Microsoft has announced that their offices in Redmond, Washington will be turning completely around. Not just metaphorically; they’re actually rotating the entire collection of buildings a full 180 degrees.

Costing millions of dollars, this endeavor isn’t cheap, so why do it?

“Well besides having just a sh*t ton of cash lying around from the success of Windows 8 and the Zune, we’re turning around just about all of our company policies on the Xbox One,” states Microsoft’s Xbox Live Director of Programming Larry Hyrb, “so why not reflect that in the biggest, most expensive way possible?”

Now it can't see you crying in shame since you'll just wrap it in a towel and put it in the closet.

Now it can’t see you crying in shame since you’ll just wrap it in a towel and put it in the closet.

Larry is referring to the Xbox One’s newfound abilities to play used games, work while offline, allow for self-publishing, and permit functionality without a Kinect being plugged in so it can’t spy on you anymore.
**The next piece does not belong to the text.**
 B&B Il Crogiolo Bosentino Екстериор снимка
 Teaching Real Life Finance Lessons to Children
A collection of reversals such as this led to me – and only me – to come up with the devilishly clever headline “Xbox 180.” I know, I know; I’m a genius. But I digress.
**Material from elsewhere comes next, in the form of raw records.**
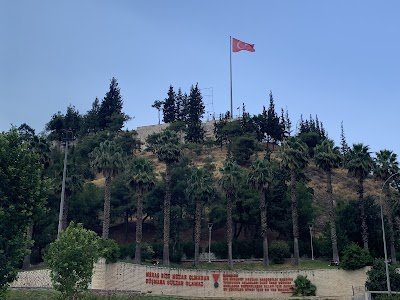 Foto de Kahramanmaras Castle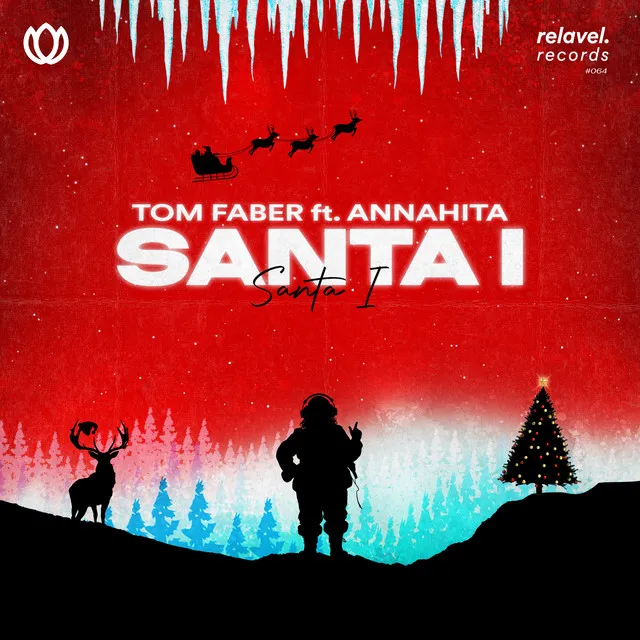 Santa I - feat. Annahita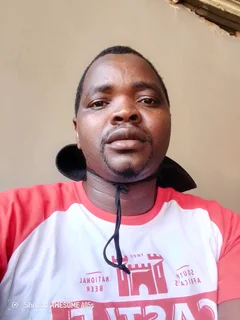 Garden part-time position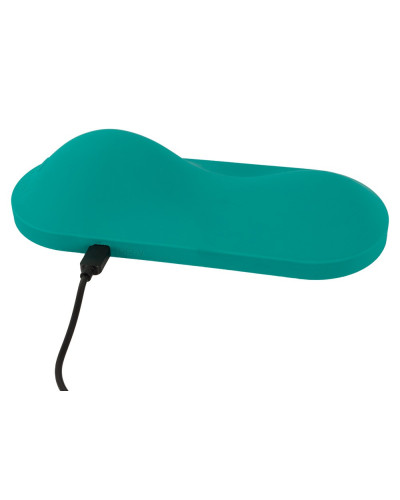 Stimulateur de Clitoris Vibepad Intense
Apparently this isn’t the first time the buildings have been, like soon-to-be-broke rapper Roscoe Dash would say, “turnt.”

“We actually did something similar back in 2005,” continues Hyrb, “but instead we turned the buildings a full 360 degrees to celebrate the launch of the Xbox 360. Shockingly, no one even noticed.”

Yeah. Shocking.

Now with a headset!

Now with a headset!

Change always comes standard with its fair set of naysayers. Critics have pointed out that this “wasn’t the original vision for the building” and that it now “faces the same way as some Sony buildings.” Hyrb doesn’t seem to care.

“Microsoft is an American-based company, meaning you can do basically whatever you want,” states Hyrb.

“If companies can sell a Liquid Lap Dance here in the good ol’ U.S.A., then we can turn our buildings if we deem it necessary for our product’s growth. And like the Liquid Lap Dance, if the Xbox One doesn’t make you blow your load, you get your money back.” (Note from the editor: wut)

Ex-Microsoft President Don Mattrick was also asked for comment on his old company’s decision but he only replied that he was “trying to help a sinking ship.” Mattrick is obviously a big fisherman so his knowledge on repairing aquatic vessels must be extensive.

This must be his yacht that he's trying to fix.

This must be his yacht that he’s trying to fix.

Microsoft’s swivel on policies was for the fans but this one was strictly for the company.

“We want to be the ones deciding the flip-flopping from here on out,” concludes Hyrb, “Unless, of course, the fans don’t want us to decide. Then we’ll change.”

This new generation sure does sound like a new direction for them. This time, it’s literal.